Preheat oven to 350 degrees F. Grease tops of a 12-cup standard muffin pan, then line with baking liners. Whisk the milk and vinegar together in a measuring cup and set aside for 5 to 10 minutes to curdle. Sift the flour, cornstarch, baking powder, baking soda, and salt together into a large bowl; set aside. In a small bowl, combine the milk mixture, oil, sugar, egg yolk, vanilla, almond extract, and rum, and mix together thoroughly. Add the wet ingredients to the dry, and mix until no large lumps remain [small ones are okay]. Fill cupcake liners 2/3 full and bake cupcakes for 18 to 22 minutes. Transfer to a cooling rack, and let cool completely. While the cupcakes cool, prepare the rum syrup. In a small saucepan, combine the butter, water, and sugar. Cook over medium heat until the butter completely melts and the sugar dissolves. Let reduce slightly, keeping an eye on it so it doesn’t boil over. Remove from the heat and stir in the rum (it may bubble). Let cool for 5 minutes. Cut a cone out of the top of each cooled cupcake and set it to the side. Using a spoon or pastry brush, coat the sides and bottom of the opening with rum syrup, about 2 teaspoons per cupcake. Fill each opening with about 2 teaspoons of pastry cream, place the cut-out cone back on the cupcake, and press down slightly to secure. Finally spread or pipe cream cheese frosting onto each cupcake! Raspberry Pastry Cream Makes about 1 1/2 cups

  • 3/4 cup milk [not skim]
  • 2 large egg yolks
  • 3 Tbsp sugar
  • 2 tsp cornstarch
  • Pinch of salt
  • 1 tsp unsalted butter, softened
  • 1/2 tsp pure vanilla extract
  • 2/3 cup fresh raspberries, coarsely mashed

Heat milk in a small saucepan over moderate heat until hot but not boiling. While milk heats, whisk together yolks, sugar, cornstarch, and salt in a heatproof bowl until smooth. Add 1/4 cup of hot milk to yolk mixture in a stream, whisking, then add remaining milk, whisking constantly. Transfer mixture to saucepan and cook over medium heat, stirring constantly, until thickened and comes to a boil, 5 to 10 minutes. Immediately force custard through a fine-mesh sieve into a clean bowl and stir in butter and vanilla. Chill custard, its surface covered with wax paper, until cold and thickened, at least 3 hours. Stir in mashed raspberries just before use.
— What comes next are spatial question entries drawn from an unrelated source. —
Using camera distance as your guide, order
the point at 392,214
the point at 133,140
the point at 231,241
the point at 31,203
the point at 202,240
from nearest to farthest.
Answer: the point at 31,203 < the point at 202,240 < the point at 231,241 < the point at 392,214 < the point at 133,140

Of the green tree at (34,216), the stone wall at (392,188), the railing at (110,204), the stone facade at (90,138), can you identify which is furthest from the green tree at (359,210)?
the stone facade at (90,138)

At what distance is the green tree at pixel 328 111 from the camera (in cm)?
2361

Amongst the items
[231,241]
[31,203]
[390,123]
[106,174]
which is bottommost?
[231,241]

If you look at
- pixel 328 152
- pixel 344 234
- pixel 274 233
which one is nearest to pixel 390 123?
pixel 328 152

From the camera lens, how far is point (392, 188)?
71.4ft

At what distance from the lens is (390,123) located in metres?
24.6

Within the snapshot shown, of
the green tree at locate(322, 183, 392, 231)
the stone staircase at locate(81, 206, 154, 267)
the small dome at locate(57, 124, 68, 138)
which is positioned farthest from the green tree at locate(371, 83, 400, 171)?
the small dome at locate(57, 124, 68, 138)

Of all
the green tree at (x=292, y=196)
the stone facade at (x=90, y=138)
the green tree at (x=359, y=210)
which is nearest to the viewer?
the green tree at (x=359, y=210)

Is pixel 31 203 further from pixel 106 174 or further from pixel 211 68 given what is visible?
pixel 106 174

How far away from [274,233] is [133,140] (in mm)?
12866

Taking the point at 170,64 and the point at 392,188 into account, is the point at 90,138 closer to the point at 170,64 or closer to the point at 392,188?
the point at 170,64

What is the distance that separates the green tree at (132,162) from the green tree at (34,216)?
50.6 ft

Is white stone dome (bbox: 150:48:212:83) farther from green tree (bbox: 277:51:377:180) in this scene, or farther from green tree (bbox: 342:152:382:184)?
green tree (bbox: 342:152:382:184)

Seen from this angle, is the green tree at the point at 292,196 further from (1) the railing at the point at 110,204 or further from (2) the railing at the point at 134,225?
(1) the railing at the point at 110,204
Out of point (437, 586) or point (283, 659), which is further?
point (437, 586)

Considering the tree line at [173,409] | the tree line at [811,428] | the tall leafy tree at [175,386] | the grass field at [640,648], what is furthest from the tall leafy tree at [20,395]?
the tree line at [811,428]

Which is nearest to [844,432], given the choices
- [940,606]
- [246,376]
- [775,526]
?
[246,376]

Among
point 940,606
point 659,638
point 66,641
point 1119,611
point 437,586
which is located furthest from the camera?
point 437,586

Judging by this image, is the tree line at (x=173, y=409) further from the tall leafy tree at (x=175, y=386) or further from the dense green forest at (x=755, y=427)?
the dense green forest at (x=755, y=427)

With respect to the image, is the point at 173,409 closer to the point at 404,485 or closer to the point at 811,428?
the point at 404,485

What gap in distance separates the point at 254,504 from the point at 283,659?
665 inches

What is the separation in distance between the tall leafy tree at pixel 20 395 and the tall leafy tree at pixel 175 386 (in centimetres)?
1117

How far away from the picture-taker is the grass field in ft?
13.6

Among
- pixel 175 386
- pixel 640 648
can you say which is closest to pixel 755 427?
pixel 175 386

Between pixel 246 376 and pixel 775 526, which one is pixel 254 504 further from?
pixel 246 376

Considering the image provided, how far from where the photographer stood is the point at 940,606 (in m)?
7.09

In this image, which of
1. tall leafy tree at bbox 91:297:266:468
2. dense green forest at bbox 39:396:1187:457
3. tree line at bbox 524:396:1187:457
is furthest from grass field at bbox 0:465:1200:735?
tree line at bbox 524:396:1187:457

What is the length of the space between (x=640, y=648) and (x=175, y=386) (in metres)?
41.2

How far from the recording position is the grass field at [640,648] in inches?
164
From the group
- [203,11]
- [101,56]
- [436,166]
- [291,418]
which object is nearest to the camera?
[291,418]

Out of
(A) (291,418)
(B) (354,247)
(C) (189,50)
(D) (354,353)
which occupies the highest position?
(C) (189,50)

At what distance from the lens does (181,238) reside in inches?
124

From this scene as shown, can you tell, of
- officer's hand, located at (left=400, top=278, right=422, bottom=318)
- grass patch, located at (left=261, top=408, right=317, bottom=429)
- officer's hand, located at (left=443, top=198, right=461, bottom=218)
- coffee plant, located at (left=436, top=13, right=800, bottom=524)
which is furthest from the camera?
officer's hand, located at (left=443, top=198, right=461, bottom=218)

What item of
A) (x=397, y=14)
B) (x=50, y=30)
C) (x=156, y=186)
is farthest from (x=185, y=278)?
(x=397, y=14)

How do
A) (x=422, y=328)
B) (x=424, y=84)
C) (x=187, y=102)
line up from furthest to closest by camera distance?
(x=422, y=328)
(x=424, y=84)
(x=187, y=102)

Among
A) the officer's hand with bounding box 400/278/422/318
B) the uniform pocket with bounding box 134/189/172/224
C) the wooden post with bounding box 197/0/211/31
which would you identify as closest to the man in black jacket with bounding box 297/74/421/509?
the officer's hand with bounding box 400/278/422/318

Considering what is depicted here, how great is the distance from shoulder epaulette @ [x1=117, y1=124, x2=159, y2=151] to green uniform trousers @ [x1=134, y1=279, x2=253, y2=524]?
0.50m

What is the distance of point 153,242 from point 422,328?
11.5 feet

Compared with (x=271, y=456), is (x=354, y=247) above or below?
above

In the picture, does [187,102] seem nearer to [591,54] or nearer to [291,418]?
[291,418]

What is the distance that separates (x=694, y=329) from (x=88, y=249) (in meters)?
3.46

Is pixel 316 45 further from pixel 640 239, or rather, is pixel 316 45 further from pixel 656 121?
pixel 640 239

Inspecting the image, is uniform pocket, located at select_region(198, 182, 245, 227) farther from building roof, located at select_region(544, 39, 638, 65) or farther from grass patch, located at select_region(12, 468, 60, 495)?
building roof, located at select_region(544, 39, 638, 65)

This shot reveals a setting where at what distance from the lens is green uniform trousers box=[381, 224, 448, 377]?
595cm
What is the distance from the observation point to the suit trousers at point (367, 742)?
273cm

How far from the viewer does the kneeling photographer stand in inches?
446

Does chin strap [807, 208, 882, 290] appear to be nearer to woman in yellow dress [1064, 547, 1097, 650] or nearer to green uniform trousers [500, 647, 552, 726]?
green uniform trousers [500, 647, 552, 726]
Pipeable Cream Cheese Frosting

  • 3/4 to 1 cup (1 1/2 to 2 sticks) trans fat-free margarine or butter, room temperature
  • 1 1/2 to 3 cups (6.5 to 13.25 oz.) powdered sugar
  • 1 tsp pure vanilla extract
  • 8 oz. (1 block) vegan or full-fat dairy cream cheese, cold and cut into large chunks

Sift powdered sugar into a small bowl. In a larger mixing bowl, cream the butter, 1 1/2 cups of powdered sugar, and vanilla until thoroughly blended and fluffy. Add the cream cheese, a chunk at a time, beating after each addition (just enough to work it in until it’s smooth). Taste the frosting, adding and beating in more sugar as needed. Be careful to avoid overbeating or the cream cheese may start to break down and become gloppy. If not using immediately, chill until needed, then beat again until smooth just before using.